--- The data ---

-*-

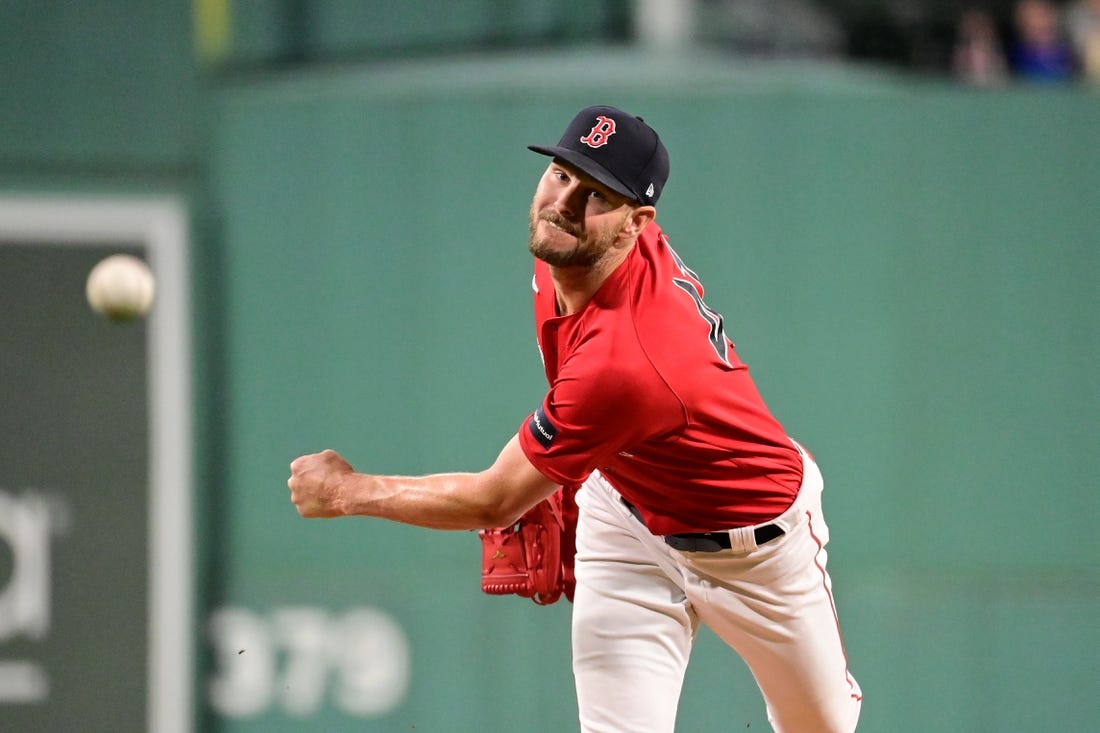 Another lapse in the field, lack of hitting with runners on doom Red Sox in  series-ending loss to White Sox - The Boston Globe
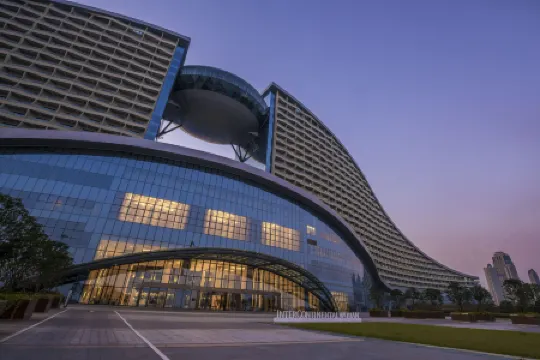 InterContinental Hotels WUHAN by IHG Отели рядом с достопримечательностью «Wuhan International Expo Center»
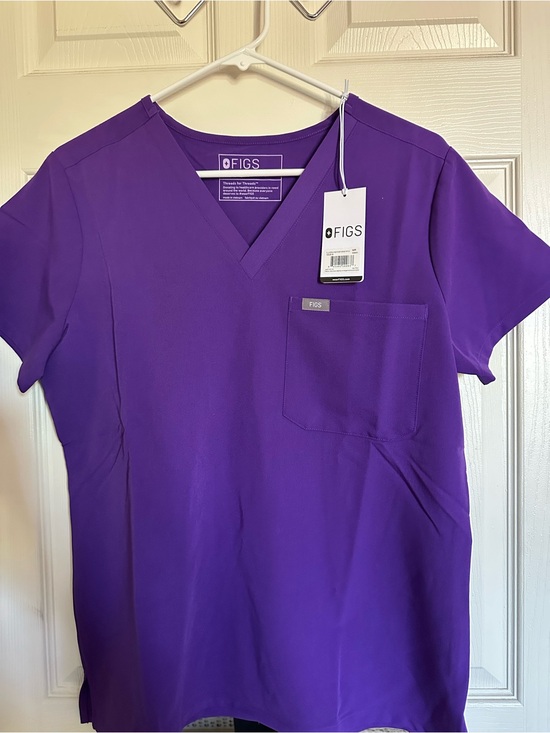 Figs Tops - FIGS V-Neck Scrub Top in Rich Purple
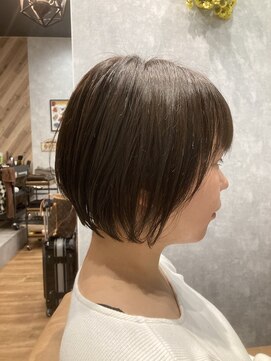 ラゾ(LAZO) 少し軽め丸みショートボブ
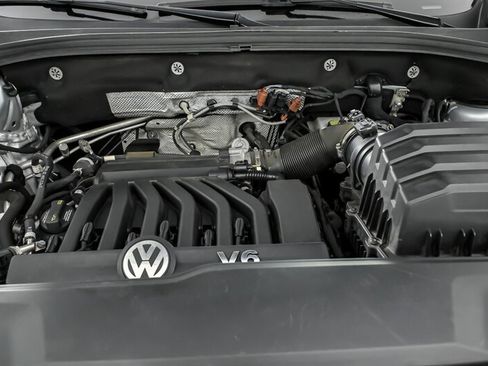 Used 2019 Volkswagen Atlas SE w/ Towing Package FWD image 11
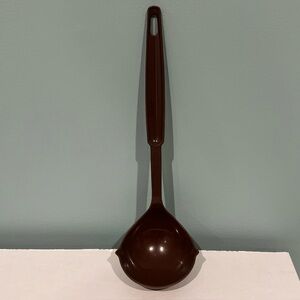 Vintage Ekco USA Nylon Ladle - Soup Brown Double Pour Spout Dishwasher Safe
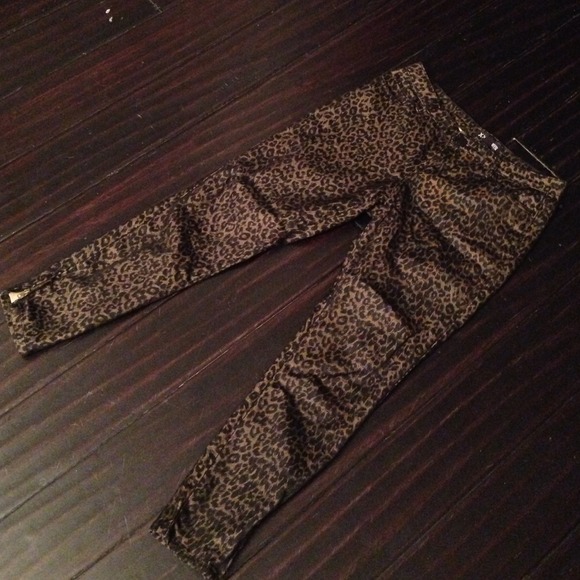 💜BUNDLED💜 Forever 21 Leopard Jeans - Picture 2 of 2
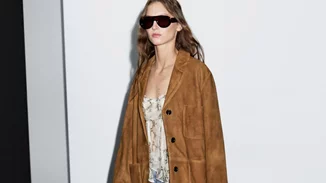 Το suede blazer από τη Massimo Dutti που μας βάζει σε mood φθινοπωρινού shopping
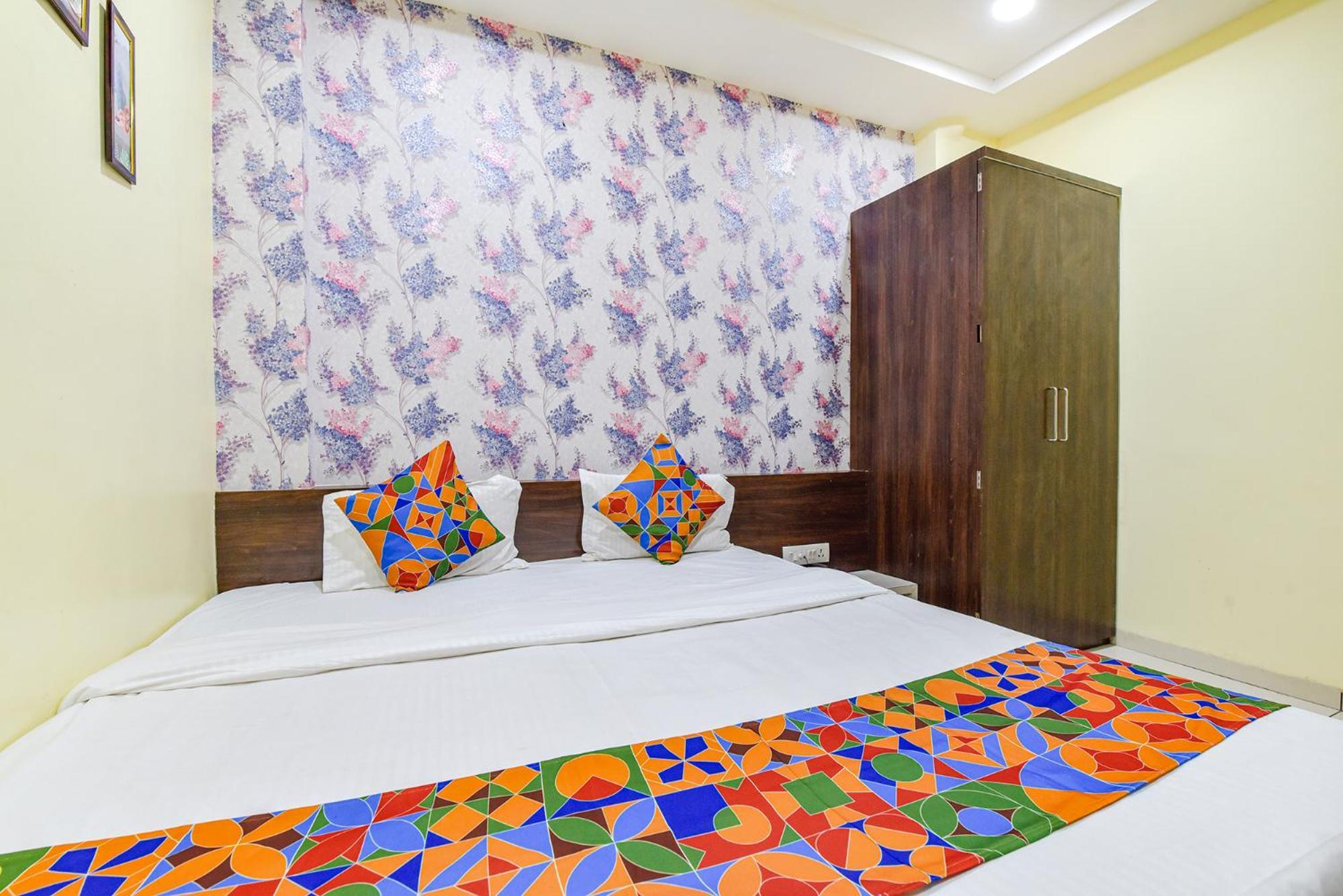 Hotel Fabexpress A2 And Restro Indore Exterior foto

-*-

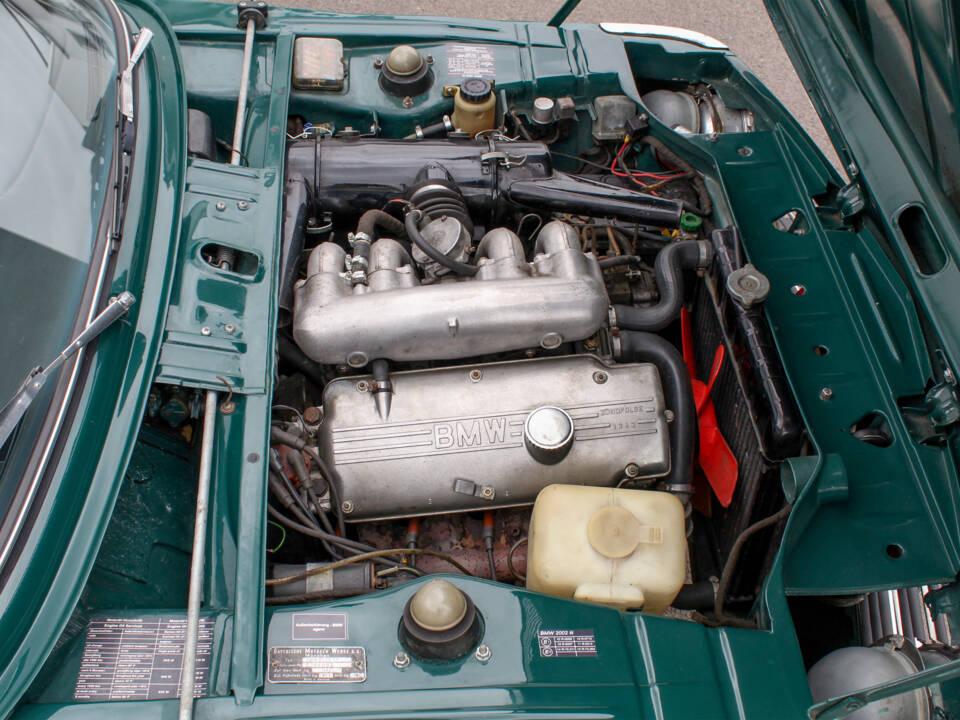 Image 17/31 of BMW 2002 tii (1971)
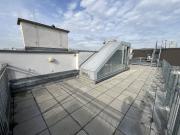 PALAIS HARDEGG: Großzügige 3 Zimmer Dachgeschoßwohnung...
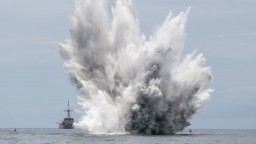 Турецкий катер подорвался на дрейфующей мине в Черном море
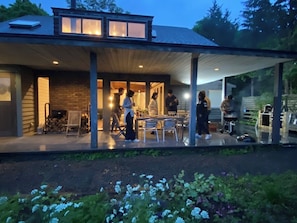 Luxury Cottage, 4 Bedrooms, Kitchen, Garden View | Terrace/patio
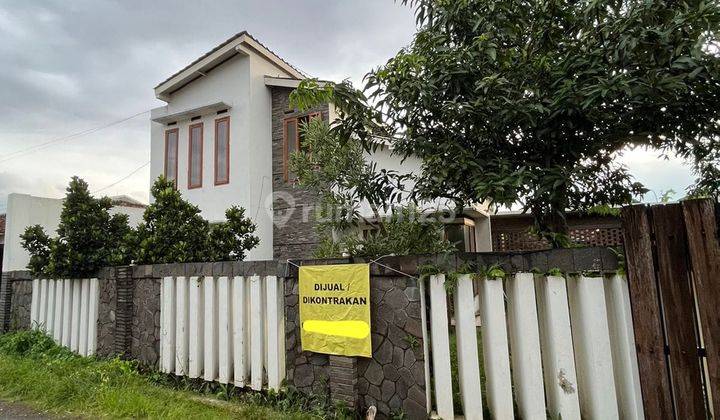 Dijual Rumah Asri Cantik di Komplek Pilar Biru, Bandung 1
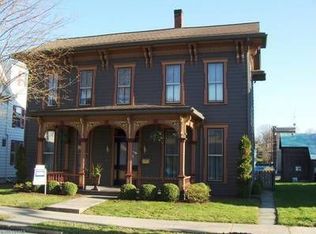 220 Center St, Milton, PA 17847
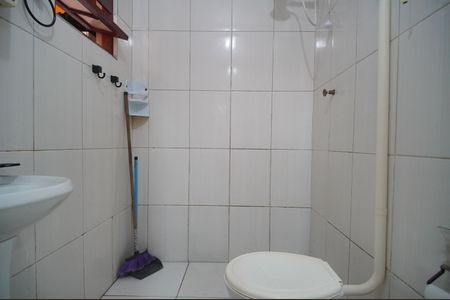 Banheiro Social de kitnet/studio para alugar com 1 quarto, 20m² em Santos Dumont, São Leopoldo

-*-

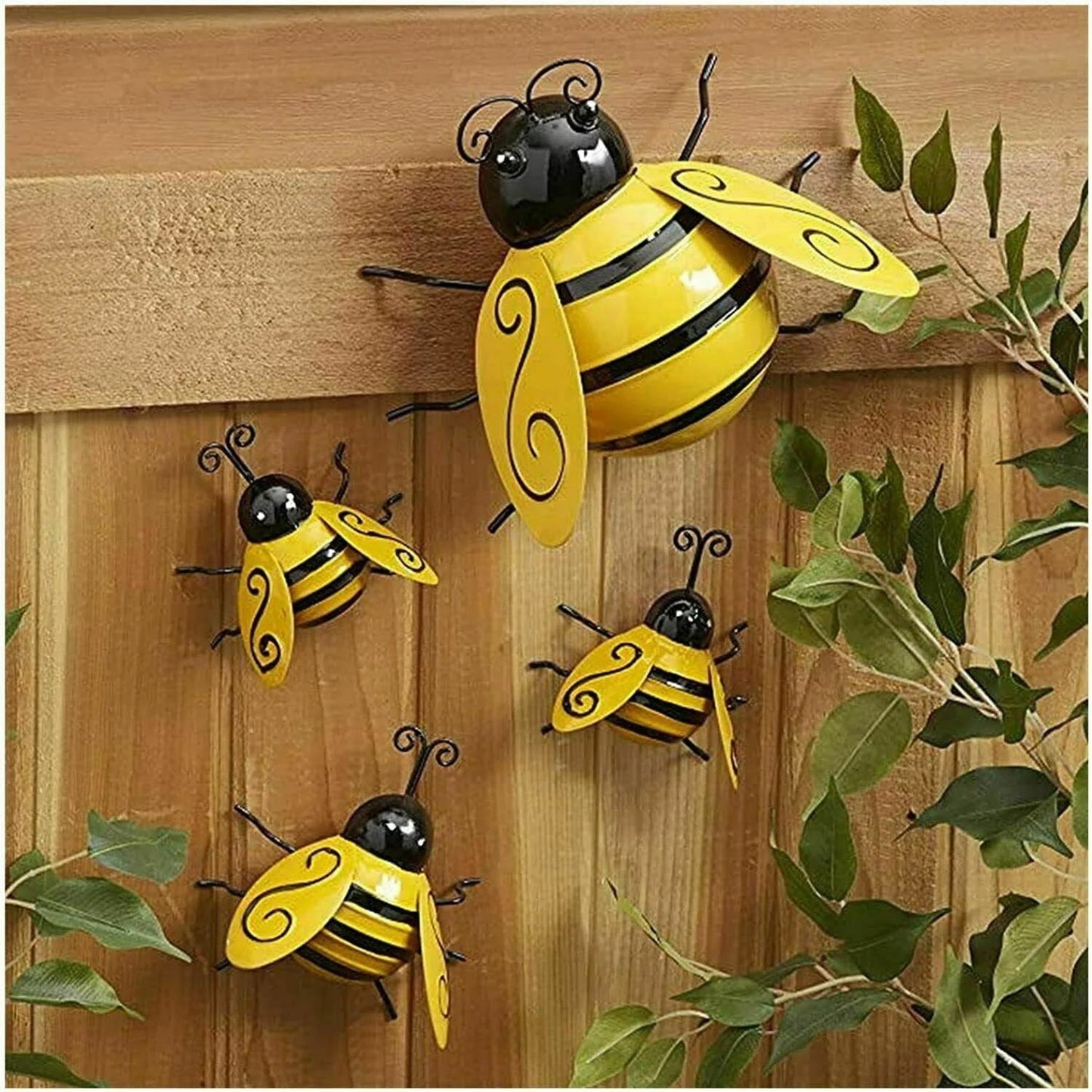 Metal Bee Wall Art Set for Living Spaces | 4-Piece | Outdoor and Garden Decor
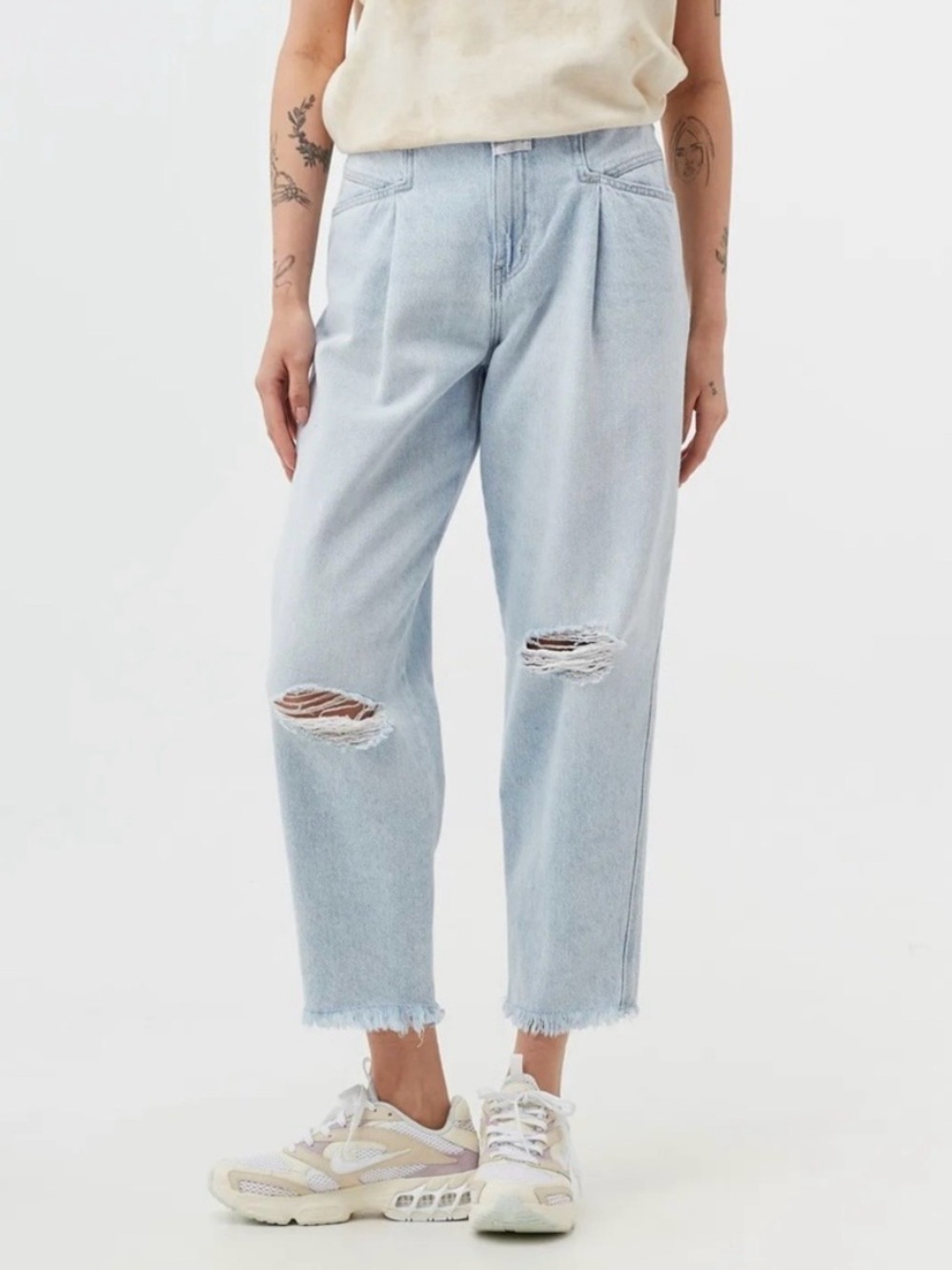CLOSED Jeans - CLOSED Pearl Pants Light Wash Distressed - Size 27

-*-

--- What to do ---
Of the lines above, copy only those from the one holding "Luxury Cottage, 4" to the one holding "Banheiro Social de", both included, and exclude every image.

--- Result below ---
 Luxury Cottage, 4 Bedrooms, Kitchen, Garden View | Terrace/patio
 Dijual Rumah Asri Cantik di Komplek Pilar Biru, Bandung 1
 220 Center St, Milton, PA 17847
 Banheiro Social de kitnet/studio para alugar com 1 quarto, 20m² em Santos Dumont, São Leopoldo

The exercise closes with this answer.